Task description
Find the line containing "Which is nearer", then output it and every line after it through the end of the listing below, exactly as written.

────────────────────

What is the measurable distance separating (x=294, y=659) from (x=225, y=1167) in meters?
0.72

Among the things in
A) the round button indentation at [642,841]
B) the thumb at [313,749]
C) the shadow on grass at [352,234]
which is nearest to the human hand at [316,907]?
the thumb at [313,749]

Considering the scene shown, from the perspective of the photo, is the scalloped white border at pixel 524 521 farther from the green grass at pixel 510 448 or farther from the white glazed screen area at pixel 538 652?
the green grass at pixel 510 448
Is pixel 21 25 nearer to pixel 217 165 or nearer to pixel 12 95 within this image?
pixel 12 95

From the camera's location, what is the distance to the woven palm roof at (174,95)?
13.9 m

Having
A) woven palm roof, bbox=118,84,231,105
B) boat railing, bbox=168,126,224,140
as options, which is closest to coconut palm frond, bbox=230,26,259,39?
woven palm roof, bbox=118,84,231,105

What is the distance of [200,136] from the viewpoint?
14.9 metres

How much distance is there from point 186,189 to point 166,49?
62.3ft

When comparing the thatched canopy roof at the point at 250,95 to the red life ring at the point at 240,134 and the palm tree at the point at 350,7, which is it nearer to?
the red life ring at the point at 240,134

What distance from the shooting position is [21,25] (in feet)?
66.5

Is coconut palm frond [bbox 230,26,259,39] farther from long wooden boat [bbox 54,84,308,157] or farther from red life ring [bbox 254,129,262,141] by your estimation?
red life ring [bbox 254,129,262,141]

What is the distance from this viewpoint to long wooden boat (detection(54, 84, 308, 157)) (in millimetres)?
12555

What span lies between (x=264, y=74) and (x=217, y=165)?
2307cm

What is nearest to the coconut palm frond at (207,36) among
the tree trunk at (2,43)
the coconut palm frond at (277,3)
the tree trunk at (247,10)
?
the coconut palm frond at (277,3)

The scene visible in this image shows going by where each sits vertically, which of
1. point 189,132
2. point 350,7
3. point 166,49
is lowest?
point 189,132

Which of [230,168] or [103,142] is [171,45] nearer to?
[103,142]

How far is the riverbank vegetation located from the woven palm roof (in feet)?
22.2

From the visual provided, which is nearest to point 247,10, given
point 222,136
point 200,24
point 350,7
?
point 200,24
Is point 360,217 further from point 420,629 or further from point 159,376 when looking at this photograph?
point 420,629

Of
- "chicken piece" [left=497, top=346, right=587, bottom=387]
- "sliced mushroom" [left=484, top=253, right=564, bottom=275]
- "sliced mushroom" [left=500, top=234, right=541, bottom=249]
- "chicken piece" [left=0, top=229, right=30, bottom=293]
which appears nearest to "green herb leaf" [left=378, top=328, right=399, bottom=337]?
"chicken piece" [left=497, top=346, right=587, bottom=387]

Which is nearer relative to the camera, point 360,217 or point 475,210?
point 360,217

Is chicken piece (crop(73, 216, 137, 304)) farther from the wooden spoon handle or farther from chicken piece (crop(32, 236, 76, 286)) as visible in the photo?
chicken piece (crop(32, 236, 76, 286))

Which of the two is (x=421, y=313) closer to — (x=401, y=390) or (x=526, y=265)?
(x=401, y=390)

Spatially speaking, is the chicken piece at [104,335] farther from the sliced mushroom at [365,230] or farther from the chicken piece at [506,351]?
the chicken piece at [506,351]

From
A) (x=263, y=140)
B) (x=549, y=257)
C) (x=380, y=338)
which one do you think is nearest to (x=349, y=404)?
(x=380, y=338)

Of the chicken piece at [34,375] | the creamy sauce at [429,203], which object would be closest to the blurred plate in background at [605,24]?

────────────────────

Worked answer
Which is nearer relative to the camera, point 360,217 or point 475,210?
point 360,217

Is chicken piece (crop(73, 216, 137, 304)) farther from the wooden spoon handle or farther from chicken piece (crop(32, 236, 76, 286)) as visible in the photo?
chicken piece (crop(32, 236, 76, 286))

Which of the two is (x=421, y=313) closer to — (x=401, y=390) or (x=526, y=265)?
(x=401, y=390)

Spatially speaking, is the chicken piece at [104,335] farther from the sliced mushroom at [365,230] or farther from the chicken piece at [506,351]?
the chicken piece at [506,351]

From
A) (x=263, y=140)
B) (x=549, y=257)
C) (x=380, y=338)
which one do you think is nearest to (x=349, y=404)?
(x=380, y=338)

Of the chicken piece at [34,375] | the creamy sauce at [429,203], which object would be closest to the blurred plate in background at [605,24]?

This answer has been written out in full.